Exercise aim => Every line of the data should be written out exactly, with the pictures left out.

Data to use =>
=== Begin Enclosure ===

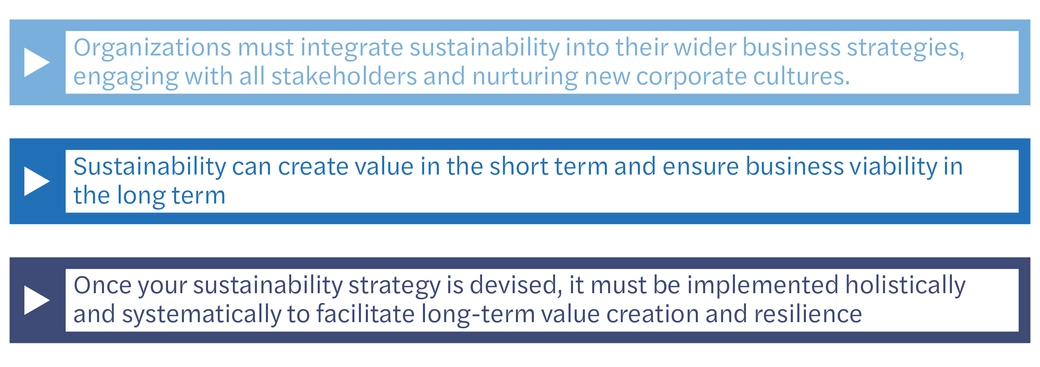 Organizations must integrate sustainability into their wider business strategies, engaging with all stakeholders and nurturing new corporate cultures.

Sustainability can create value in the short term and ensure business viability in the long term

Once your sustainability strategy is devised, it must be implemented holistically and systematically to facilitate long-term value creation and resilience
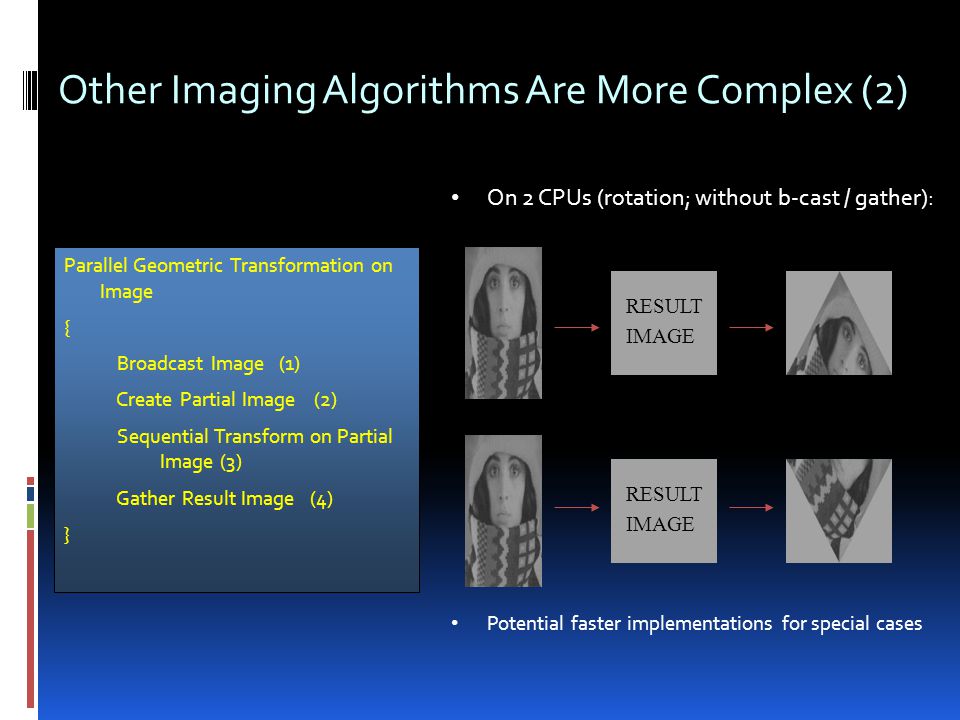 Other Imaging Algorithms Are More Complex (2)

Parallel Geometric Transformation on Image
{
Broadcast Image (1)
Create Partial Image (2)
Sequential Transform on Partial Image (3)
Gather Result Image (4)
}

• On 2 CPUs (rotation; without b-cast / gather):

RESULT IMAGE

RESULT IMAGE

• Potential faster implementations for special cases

=== End Enclosure ===

Result of this task =>
 Organizations must integrate sustainability into their wider business strategies, engaging with all stakeholders and nurturing new corporate cultures.

Sustainability can create value in the short term and ensure business viability in the long term

Once your sustainability strategy is devised, it must be implemented holistically and systematically to facilitate long-term value creation and resilience
 Other Imaging Algorithms Are More Complex (2)

Parallel Geometric Transformation on Image
{
Broadcast Image (1)
Create Partial Image (2)
Sequential Transform on Partial Image (3)
Gather Result Image (4)
}

• On 2 CPUs (rotation; without b-cast / gather):

RESULT IMAGE

RESULT IMAGE

• Potential faster implementations for special cases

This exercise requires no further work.